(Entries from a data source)
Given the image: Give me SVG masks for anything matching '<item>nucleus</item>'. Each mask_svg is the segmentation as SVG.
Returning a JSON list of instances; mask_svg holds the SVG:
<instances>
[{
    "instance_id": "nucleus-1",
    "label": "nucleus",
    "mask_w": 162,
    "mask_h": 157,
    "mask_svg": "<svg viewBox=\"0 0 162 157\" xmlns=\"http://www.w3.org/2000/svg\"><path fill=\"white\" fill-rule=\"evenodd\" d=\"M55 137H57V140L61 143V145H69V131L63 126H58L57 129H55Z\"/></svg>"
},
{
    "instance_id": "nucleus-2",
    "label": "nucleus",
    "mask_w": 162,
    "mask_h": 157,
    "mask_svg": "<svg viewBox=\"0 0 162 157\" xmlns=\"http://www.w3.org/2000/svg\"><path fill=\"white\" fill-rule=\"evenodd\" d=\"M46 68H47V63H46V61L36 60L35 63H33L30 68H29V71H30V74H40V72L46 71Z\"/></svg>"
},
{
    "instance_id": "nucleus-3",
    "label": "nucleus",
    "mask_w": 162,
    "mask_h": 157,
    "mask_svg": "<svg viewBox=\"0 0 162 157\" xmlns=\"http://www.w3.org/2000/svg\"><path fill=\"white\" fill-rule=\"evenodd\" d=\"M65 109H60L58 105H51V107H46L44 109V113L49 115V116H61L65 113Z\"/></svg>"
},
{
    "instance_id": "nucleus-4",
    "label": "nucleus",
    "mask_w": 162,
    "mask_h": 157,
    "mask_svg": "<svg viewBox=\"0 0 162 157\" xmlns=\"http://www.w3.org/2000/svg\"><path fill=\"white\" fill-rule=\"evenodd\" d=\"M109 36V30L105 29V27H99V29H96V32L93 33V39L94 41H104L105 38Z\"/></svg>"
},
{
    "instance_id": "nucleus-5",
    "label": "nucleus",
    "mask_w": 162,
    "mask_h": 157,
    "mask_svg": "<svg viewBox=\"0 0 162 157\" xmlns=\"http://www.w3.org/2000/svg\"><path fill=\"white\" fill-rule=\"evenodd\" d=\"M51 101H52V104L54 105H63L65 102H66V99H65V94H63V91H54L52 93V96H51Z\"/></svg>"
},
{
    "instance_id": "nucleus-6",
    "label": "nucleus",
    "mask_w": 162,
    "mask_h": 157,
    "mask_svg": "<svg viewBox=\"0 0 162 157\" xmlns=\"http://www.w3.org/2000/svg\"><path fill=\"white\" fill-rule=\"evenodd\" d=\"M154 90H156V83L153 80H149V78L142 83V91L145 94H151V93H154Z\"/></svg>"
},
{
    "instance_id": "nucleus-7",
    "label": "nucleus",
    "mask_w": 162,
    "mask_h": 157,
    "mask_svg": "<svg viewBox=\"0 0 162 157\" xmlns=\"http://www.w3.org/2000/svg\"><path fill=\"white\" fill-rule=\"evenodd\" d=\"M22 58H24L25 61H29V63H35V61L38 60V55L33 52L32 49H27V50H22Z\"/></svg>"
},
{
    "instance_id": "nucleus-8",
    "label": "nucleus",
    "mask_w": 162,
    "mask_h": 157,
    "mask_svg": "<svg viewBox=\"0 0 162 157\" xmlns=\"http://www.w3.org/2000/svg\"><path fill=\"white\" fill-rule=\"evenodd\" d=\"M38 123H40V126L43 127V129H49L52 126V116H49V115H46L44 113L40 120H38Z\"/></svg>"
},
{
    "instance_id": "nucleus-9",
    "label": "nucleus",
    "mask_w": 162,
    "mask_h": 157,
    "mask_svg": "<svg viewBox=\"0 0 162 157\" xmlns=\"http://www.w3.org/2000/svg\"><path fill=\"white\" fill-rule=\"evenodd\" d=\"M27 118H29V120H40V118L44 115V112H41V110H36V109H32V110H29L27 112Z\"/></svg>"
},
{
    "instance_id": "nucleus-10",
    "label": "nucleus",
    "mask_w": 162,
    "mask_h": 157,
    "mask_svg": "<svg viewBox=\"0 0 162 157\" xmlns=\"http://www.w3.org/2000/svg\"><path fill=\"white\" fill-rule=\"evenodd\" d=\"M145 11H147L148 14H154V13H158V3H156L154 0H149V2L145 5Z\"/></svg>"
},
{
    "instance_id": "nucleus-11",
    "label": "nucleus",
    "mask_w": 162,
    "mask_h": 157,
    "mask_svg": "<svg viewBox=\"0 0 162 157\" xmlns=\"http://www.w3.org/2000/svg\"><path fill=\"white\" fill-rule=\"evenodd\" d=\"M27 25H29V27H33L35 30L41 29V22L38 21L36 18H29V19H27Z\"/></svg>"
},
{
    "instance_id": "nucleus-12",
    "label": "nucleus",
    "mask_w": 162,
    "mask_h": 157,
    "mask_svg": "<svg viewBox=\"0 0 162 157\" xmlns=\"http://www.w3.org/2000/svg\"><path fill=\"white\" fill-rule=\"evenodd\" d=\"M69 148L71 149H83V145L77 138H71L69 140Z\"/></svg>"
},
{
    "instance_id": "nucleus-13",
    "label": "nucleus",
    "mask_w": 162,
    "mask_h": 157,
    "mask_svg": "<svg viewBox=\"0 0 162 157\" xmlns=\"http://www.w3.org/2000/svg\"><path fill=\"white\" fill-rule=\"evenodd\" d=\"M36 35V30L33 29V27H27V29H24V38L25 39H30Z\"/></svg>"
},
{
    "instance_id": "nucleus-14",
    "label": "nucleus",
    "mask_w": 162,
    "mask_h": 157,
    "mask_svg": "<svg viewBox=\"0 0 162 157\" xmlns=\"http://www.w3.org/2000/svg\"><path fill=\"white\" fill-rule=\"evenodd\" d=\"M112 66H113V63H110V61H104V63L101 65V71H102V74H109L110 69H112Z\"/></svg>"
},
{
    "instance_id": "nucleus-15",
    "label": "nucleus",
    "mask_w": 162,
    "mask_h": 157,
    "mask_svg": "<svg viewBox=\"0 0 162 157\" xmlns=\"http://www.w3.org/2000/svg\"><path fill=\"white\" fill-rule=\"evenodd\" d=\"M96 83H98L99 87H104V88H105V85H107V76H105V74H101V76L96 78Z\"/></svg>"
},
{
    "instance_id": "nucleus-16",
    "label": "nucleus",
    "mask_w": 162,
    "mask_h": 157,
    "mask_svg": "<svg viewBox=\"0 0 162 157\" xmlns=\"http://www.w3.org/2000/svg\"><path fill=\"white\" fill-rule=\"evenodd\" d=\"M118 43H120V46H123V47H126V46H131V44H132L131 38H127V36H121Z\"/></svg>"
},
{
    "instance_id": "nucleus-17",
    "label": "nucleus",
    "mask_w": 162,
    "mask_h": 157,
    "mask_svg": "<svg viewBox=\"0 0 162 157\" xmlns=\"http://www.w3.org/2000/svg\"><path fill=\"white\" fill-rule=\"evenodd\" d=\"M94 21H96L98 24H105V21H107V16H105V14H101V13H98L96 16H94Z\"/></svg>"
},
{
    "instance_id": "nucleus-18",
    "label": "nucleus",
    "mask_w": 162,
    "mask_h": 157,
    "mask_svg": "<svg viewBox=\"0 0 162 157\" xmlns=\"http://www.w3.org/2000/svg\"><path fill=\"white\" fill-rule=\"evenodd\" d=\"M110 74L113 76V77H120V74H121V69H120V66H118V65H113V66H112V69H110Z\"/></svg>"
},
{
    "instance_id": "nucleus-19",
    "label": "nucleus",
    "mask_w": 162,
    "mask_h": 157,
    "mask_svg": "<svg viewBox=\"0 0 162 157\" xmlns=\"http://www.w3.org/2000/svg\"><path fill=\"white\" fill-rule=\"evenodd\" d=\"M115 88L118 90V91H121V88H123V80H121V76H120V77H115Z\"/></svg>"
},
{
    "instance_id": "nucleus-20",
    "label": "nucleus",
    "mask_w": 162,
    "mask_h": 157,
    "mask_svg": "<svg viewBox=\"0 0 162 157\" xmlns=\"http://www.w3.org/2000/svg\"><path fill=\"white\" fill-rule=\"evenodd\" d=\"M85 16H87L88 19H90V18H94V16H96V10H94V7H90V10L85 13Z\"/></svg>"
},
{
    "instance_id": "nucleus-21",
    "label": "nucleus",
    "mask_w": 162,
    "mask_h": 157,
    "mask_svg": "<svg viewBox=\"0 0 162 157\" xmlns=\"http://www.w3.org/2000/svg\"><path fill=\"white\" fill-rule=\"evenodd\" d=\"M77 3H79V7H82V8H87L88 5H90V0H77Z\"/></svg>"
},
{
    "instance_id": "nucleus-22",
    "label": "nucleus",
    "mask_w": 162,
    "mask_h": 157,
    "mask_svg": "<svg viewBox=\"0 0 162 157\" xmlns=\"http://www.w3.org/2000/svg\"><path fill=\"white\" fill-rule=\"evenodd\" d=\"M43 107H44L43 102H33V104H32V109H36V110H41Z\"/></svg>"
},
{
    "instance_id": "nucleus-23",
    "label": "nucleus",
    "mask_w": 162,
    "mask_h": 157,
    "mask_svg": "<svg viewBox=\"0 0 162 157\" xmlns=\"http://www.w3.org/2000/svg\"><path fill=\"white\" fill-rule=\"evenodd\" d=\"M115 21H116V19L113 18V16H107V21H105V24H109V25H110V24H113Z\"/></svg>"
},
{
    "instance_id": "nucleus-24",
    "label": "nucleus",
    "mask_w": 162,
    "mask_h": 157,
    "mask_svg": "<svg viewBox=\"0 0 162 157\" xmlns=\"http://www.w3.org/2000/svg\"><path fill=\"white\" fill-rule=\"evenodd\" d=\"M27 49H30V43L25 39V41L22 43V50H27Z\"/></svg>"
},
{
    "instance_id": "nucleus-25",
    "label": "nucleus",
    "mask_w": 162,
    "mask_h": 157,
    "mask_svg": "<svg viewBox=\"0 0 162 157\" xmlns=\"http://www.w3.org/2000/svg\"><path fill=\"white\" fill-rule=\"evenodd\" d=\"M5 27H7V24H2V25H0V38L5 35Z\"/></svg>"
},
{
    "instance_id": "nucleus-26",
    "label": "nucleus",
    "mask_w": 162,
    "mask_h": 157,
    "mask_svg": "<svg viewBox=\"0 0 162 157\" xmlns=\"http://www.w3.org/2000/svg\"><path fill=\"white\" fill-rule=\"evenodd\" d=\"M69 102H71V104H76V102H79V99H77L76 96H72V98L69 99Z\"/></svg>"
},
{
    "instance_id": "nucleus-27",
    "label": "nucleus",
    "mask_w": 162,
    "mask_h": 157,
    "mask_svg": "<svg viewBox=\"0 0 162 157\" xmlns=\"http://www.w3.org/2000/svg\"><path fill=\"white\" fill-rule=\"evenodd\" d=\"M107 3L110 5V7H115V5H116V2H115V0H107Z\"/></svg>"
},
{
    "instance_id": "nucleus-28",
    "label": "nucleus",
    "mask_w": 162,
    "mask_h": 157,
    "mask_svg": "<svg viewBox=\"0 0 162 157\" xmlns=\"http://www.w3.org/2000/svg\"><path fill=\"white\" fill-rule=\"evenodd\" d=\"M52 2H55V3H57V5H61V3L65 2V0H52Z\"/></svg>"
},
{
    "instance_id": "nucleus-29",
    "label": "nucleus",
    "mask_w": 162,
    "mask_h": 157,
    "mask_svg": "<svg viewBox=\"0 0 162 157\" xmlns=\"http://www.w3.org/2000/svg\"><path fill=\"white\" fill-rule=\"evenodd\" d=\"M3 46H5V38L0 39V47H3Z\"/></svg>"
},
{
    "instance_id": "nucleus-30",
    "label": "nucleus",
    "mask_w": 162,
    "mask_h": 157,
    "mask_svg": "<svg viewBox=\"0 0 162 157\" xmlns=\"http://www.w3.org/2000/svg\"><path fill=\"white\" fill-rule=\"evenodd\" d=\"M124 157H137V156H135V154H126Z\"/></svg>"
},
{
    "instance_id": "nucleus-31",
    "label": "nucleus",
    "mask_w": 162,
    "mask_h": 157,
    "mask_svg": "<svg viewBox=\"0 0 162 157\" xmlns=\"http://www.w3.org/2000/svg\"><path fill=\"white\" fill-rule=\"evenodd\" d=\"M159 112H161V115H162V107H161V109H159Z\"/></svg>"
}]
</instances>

▸ Objective
How many lines of the entries above contain the string "instances"? Case counts. Reply with the number only.

▸ Solution for this exercise
3